Es una enorme mentira. A poco que recurramos al mapa de la cultura –esa tradición que muchos quisieran borrar de la memoria– nos daremos cuenta de que el suicidio ha tenido significados dispares a lo largo del tiempo. De hecho, se trata de un fenómeno que nos obliga a reflexionar sobre la confusa noción de progreso en un mundo oficialmente desacralizado, que esconde la muerte hasta que esta se manifiesta con toda su rotundidad y exalta la ilusión, por desgracia imposible, de una cándida existencia sin dolor.
No existe semejante cosa. Entre los románticos el suicidio gozó en su momento de un extraño prestigio como malestar estetizante. El hastío vital, conocido como spleen, animaba la muerte voluntaria de jóvenes en la flor de su edad, incapaces de soportar el prosaísmo de la existencia tras ser deslumbrados con las cimas nevadas de un destino trascendente que –como suele suceder– nunca llegaba a abandonar el territorio de las ensoñaciones. Robert Louis Stevenson dedicó uno de sus libros de relatos de detectives –The Suicide Club– a personajes que se infiltran en una sociedad secreta cuyo objeto social es quitarse de en medio.
Émile Durkheim, uno de los patriarcas de la sociología, fue uno de los primeros pensadores en dedicarle un tratado a este fenómeno social tres años antes de que expirase el siglo XIX. Lo nuevo –únicamente los ignorantes lo desconocen– siempre es viejo. El sociólogo francés estudió la tasa anual de suicidas registrada por las estadísticas europeas en los sesenta años previos. Buscaba así la razón social de estas muertes, prescindiendo del elemento moral.

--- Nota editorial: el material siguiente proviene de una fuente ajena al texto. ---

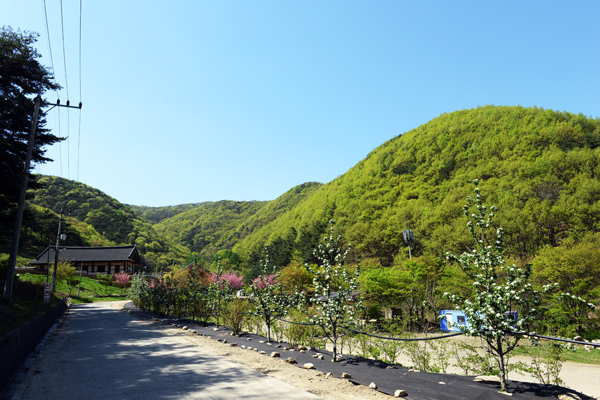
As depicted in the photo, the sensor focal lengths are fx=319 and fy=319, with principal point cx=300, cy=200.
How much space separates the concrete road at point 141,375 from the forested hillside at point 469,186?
939 inches

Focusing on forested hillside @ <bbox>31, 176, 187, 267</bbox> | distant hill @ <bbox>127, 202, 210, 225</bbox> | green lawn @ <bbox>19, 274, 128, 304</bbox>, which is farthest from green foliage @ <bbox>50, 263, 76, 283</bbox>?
distant hill @ <bbox>127, 202, 210, 225</bbox>

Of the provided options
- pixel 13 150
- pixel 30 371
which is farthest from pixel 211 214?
pixel 30 371

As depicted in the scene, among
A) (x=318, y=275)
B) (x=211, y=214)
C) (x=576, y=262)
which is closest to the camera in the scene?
(x=318, y=275)

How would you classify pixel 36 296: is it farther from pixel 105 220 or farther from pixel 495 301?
pixel 105 220

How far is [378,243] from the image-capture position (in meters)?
63.5

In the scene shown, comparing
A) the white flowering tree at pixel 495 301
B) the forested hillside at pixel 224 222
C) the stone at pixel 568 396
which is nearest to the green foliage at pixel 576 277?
the stone at pixel 568 396

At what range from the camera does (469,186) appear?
62.6m

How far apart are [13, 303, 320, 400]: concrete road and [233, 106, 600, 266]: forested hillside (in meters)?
23.8

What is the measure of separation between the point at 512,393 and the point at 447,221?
58162 mm

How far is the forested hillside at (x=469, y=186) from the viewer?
4294 centimetres

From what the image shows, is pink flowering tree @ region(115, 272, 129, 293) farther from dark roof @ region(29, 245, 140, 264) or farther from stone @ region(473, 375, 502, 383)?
stone @ region(473, 375, 502, 383)

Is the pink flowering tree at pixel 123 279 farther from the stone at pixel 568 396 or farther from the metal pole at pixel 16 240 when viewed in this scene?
the stone at pixel 568 396

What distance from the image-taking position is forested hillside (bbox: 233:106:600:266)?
141 feet

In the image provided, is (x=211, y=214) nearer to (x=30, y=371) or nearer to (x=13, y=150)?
(x=13, y=150)
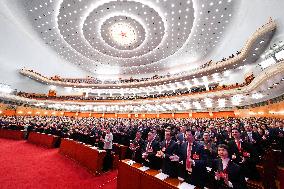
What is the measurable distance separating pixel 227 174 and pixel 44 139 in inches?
445

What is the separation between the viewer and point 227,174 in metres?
3.05

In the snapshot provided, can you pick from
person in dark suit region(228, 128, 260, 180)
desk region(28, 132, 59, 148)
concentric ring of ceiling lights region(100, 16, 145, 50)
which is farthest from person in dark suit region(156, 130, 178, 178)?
concentric ring of ceiling lights region(100, 16, 145, 50)

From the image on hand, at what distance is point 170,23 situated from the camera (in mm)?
21750

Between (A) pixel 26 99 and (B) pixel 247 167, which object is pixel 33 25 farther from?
(B) pixel 247 167

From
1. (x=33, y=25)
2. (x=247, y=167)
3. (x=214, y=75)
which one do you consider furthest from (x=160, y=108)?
(x=247, y=167)

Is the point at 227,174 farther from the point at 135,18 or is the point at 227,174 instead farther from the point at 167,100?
the point at 167,100

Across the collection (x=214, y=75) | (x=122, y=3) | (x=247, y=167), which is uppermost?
(x=122, y=3)

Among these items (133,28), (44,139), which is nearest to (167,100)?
(133,28)

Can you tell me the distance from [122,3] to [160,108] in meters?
17.0

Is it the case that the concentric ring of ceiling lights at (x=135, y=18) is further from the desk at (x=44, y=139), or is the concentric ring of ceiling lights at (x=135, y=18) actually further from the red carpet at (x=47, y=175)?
the red carpet at (x=47, y=175)

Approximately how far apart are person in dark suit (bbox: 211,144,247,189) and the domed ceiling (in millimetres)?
18386

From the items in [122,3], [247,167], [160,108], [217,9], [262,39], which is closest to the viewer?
[247,167]

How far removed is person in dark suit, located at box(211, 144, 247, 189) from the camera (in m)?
2.95

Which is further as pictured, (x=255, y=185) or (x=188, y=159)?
(x=255, y=185)
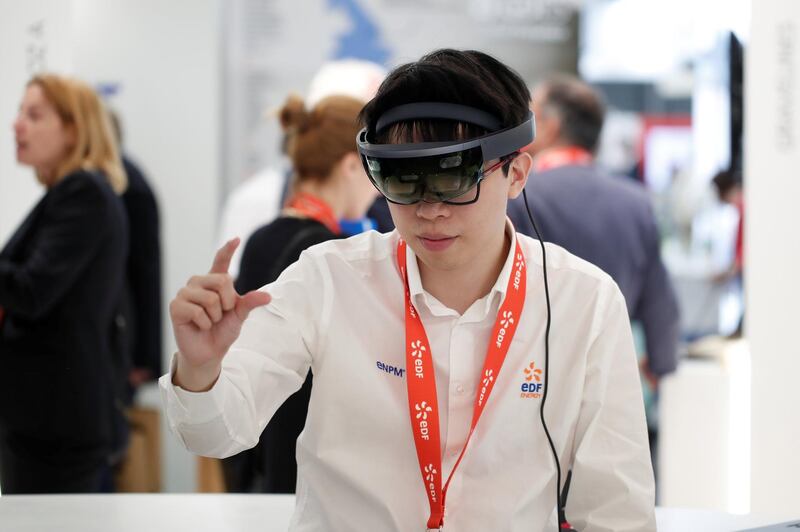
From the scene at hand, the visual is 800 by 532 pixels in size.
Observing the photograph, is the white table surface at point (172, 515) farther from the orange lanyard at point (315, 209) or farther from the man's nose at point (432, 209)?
the orange lanyard at point (315, 209)

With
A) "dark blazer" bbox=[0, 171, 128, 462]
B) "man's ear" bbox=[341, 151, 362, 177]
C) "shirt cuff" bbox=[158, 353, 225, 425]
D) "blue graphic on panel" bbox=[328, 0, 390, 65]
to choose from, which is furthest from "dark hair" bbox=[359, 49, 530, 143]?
"blue graphic on panel" bbox=[328, 0, 390, 65]

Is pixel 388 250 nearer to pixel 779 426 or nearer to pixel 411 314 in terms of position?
pixel 411 314

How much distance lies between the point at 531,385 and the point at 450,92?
1.60 feet

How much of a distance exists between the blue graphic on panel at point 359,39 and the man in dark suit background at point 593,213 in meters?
1.83

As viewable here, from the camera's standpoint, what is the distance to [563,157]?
381 cm

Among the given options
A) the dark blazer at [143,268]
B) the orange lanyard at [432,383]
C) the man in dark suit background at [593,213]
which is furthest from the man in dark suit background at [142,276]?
the orange lanyard at [432,383]

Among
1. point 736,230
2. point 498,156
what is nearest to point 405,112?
point 498,156

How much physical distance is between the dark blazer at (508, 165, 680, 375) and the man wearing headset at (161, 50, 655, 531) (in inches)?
69.9

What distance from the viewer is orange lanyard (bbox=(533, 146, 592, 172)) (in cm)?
379

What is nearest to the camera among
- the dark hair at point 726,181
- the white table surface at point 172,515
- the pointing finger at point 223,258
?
the pointing finger at point 223,258

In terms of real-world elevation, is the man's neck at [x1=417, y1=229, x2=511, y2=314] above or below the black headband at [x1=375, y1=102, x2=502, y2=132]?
below

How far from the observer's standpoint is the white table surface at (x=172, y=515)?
6.23 ft

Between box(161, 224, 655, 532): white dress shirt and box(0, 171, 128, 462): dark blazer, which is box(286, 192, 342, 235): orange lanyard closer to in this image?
box(0, 171, 128, 462): dark blazer

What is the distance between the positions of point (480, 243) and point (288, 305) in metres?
0.33
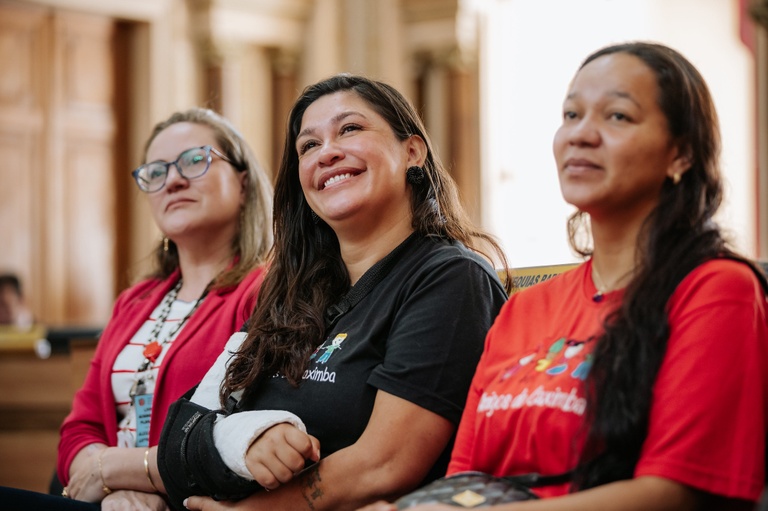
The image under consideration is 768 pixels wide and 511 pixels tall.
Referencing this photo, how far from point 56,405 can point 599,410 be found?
2931 mm

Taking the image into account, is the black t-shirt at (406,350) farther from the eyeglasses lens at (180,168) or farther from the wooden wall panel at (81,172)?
the wooden wall panel at (81,172)

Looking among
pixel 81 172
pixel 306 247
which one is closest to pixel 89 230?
pixel 81 172

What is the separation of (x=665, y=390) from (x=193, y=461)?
2.86 feet

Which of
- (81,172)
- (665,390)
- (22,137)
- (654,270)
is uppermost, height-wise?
(22,137)

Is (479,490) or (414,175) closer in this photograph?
(479,490)

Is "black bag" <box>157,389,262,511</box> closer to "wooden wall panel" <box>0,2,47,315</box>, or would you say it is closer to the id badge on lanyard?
the id badge on lanyard

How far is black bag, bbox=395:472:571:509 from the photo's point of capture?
1.29 meters

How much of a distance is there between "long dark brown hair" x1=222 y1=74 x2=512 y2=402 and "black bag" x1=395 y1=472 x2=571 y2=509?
491mm

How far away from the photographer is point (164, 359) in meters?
2.20

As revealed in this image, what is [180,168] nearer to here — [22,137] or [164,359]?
[164,359]

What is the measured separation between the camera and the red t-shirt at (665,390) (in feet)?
3.87

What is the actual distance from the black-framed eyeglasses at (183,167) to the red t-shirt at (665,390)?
1.14 metres

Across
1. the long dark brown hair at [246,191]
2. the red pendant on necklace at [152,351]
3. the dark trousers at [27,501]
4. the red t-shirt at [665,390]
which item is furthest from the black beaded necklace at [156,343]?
the red t-shirt at [665,390]

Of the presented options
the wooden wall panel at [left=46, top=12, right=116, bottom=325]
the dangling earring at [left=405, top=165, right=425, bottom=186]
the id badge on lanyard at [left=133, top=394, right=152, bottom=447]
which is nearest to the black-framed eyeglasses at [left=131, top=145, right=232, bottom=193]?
the id badge on lanyard at [left=133, top=394, right=152, bottom=447]
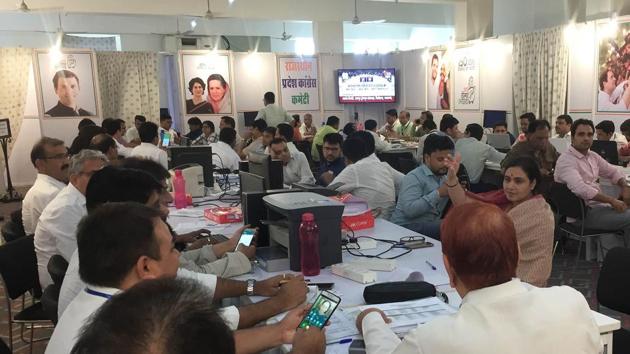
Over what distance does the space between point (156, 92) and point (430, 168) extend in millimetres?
8882

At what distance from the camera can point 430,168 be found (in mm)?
3979

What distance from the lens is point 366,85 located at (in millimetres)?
12727

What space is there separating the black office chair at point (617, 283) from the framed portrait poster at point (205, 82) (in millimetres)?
9852

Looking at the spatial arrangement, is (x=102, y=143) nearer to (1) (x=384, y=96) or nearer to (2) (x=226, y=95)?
(2) (x=226, y=95)

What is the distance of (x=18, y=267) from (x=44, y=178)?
1.16m

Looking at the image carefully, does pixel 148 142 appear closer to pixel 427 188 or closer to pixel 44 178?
pixel 44 178

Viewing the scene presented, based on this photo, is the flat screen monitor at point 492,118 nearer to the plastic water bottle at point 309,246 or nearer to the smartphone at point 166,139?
the smartphone at point 166,139

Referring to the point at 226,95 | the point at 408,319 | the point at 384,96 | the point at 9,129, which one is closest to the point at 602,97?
the point at 384,96

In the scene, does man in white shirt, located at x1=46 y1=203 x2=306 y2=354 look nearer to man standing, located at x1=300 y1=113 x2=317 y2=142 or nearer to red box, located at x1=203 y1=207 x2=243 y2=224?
red box, located at x1=203 y1=207 x2=243 y2=224

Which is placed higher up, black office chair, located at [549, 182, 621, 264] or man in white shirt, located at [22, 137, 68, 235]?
man in white shirt, located at [22, 137, 68, 235]

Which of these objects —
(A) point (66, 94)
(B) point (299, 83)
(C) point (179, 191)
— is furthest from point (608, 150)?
(A) point (66, 94)

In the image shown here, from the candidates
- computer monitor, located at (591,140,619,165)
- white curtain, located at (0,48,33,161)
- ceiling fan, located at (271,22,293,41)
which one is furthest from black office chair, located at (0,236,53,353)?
ceiling fan, located at (271,22,293,41)

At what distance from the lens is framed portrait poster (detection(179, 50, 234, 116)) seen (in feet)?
37.1

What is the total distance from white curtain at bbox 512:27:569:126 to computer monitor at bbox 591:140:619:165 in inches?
129
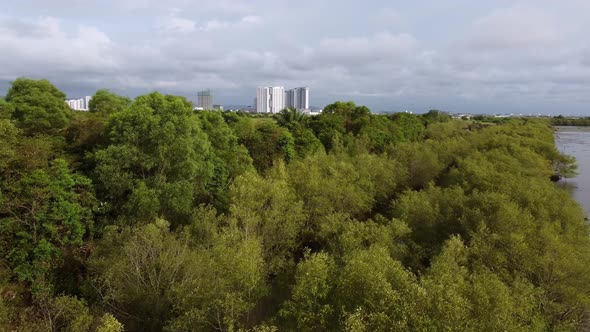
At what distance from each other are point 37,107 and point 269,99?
361 feet

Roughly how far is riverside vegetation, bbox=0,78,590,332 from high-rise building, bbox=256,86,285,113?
103847mm

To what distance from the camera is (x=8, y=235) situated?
1969 centimetres

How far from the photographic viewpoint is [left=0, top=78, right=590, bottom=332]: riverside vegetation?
13.6 m

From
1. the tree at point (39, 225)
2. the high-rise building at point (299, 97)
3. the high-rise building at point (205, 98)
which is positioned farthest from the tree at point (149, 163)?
the high-rise building at point (299, 97)

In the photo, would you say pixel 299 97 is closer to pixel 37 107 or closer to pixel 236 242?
pixel 37 107

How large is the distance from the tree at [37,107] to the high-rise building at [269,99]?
104915 mm

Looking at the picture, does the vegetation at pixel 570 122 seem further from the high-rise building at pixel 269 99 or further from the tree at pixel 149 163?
the tree at pixel 149 163

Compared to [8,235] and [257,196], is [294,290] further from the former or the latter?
[8,235]

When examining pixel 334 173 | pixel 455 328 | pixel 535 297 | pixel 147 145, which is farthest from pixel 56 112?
pixel 535 297

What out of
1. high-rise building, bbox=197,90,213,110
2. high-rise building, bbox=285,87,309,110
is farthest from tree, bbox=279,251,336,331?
high-rise building, bbox=285,87,309,110

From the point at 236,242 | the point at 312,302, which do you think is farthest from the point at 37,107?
the point at 312,302

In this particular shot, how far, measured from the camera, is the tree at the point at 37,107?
28.7m

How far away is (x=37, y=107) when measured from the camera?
28922 millimetres

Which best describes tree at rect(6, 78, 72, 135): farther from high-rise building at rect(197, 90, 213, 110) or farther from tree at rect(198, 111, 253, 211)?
high-rise building at rect(197, 90, 213, 110)
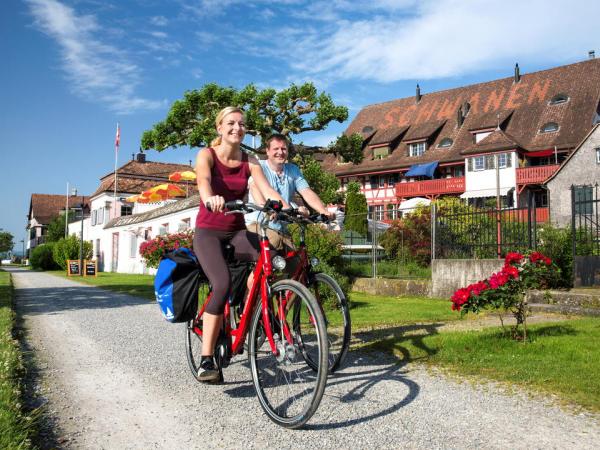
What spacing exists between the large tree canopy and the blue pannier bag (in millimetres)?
20853

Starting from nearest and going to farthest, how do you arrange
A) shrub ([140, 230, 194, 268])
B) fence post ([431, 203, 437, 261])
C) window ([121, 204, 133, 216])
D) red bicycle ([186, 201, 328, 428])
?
red bicycle ([186, 201, 328, 428])
fence post ([431, 203, 437, 261])
shrub ([140, 230, 194, 268])
window ([121, 204, 133, 216])

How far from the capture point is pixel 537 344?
5375 millimetres

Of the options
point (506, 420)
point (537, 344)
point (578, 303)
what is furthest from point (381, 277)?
point (506, 420)

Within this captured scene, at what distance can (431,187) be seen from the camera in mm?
40750

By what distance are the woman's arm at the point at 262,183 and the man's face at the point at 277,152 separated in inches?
28.6

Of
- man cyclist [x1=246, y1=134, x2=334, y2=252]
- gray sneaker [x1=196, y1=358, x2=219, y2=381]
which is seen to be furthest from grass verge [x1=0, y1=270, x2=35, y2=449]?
man cyclist [x1=246, y1=134, x2=334, y2=252]

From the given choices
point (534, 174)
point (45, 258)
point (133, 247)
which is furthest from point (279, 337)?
point (45, 258)

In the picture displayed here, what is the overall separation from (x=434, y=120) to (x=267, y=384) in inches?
1715

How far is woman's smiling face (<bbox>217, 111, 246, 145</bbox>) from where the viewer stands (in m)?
3.96

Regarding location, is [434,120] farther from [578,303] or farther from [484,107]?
[578,303]

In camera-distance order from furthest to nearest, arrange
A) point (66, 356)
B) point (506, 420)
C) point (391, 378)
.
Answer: point (66, 356)
point (391, 378)
point (506, 420)

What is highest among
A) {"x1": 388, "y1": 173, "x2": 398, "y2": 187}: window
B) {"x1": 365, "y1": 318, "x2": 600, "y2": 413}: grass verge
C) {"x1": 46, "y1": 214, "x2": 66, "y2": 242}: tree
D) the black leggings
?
{"x1": 388, "y1": 173, "x2": 398, "y2": 187}: window

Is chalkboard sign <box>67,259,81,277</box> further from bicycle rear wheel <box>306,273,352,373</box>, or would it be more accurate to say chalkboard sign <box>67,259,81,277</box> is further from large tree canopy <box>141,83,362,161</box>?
bicycle rear wheel <box>306,273,352,373</box>

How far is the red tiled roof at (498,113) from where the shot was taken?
120ft
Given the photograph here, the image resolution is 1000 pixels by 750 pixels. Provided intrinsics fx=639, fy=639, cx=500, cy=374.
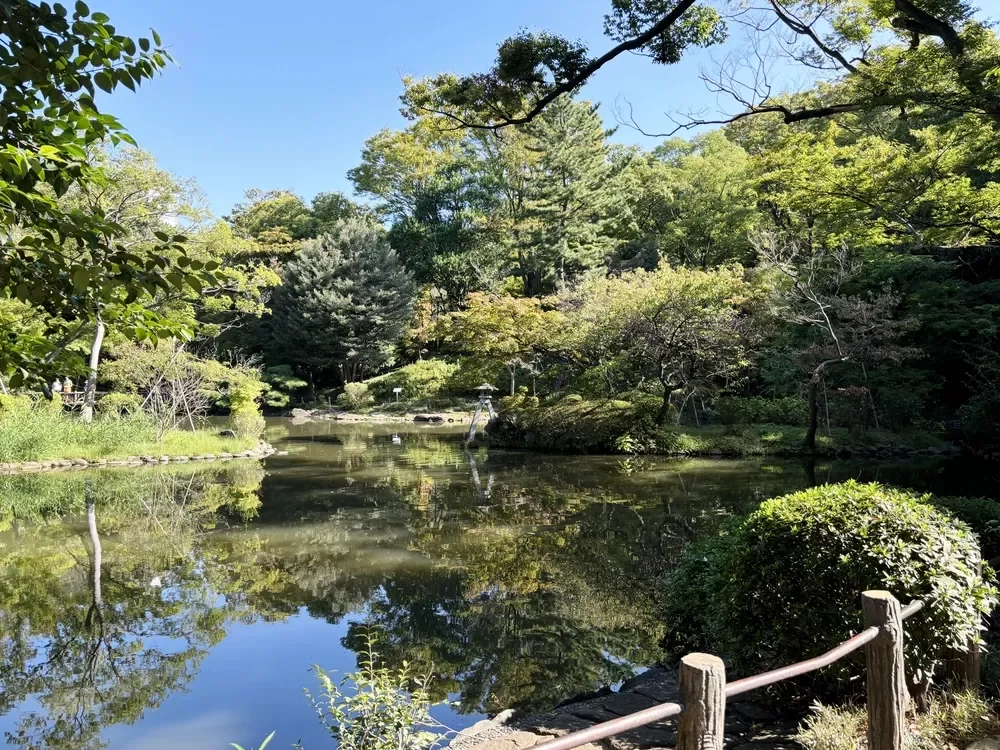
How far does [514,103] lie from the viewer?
6.87 meters

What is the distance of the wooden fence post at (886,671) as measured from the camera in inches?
88.3

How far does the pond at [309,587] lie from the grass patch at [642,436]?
210 centimetres

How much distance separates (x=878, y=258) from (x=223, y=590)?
51.0 ft

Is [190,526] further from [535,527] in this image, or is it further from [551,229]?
[551,229]

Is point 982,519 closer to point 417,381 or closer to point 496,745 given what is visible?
point 496,745

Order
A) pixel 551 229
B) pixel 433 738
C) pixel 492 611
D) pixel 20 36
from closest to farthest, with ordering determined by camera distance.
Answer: pixel 20 36 → pixel 433 738 → pixel 492 611 → pixel 551 229

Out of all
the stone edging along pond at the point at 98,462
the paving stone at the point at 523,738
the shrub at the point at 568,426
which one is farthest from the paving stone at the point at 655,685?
the stone edging along pond at the point at 98,462

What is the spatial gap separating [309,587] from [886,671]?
493cm

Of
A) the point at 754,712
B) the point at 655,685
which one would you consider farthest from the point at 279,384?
the point at 754,712

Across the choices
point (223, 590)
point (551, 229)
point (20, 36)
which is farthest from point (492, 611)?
point (551, 229)

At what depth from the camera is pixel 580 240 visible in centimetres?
2764

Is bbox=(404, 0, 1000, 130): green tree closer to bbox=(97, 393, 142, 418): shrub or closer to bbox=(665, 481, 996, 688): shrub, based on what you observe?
bbox=(665, 481, 996, 688): shrub

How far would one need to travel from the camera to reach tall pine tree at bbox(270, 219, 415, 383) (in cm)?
2747

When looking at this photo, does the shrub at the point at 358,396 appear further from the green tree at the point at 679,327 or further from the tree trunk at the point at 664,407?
the tree trunk at the point at 664,407
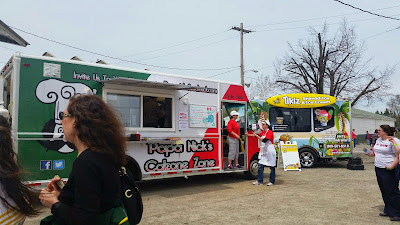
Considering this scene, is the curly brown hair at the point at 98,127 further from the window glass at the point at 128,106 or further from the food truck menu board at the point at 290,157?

¿Qué descubrió? Que el número de suicidios es recurrente: apenas cambia con el tiempo, salvo en los supuestos de guerras y crisis económicas. Y algo más: la integración social es la herramienta preventiva esencial. Si falla, el diablo irrumpe en el cuadro. El factor cultural también influye: el análisis de Durkheim reveló que en las sociedades católicas, donde el suicidio se considera una falta, los suicidas eran menos que en las protestantes, debido a la presencia de un elemento ideológico que contribuiría a disuadir a los potenciales candidatos a precipitar su muerte. Acabar con la propia vida es un acto individual incluso cuando se realiza acompañado, pero la influencia ambiental parece ser una invariante. Toda una constante.
Tal conclusión nos conduce –como ha sucedido en el caso de Sallent– a una reflexión de índole colectiva: ¿en qué medida nuestra sociedad precipita la tragedia de los adolescentes suicidas? ¿Podemos hacer más para evitarlo? Durkheim creía que en el interior de los grupos con mayor cohesión social era más difícil que se produjeran suicidios. No parece ser una regla infalible: el hostigamiento ambiental, común en el caso de las personalidades no gregarias, merodea con frecuencia como el posible elemento desencadenante de estas muertes. Tampoco cabe pensar de forma automática en los suicidas como víctimas absolutas: hay quien se inmola por egoísmo o profesa el delirio de llamar la atención sobre los demás con su propia muerte, del mismo modo que los suicidios fatalistas acontecen por un fatídico exceso de presión social.
El fenómeno presenta una complejidad notable, aunque detrás palpite un sentimiento de desengaño que es la antesala de su desenlace. Que esto suceda en un mundo materialista, donde la tecnología modifica y altera las relaciones sociales, es toda una paradoja, pero tampoco es nueva. Max Weber la describió al formular su teoría sobre el desencantamiento del mundo: a mayor raciocinio y conocimiento, más sufrimiento. El desarrollo técnico no facilita el progreso. Puede provocar una deshumanización más acelerada.
¿Cómo combatirla? No parece que como sociedad podamos ganar una guerra súbita contra este incremento de los suicidios. La batalla requiere tiempo y algo aún más valioso: asumir el principio de realidad frente a determinados idealismos, entre ellos la educación que rehúye la frustración y oculta que la luz de cualquier existencia incluye todo un reino de sombras. No se trata de retornar a una educación disciplinaria, como demandan los defensores del modelo ancestral. La tarea acaso consista en dejar de autoengañarse. Y aceptar que formar exige poner límites y dotar de herramientas intelectuales a los individuos para que puedan soportar la experiencia de la desgracia, que les acompañará mientras vivan. Lidiar con la adversidad nos obliga a enfrentarla. Camuflarla o negarla solo adelanta el paso de la muerte.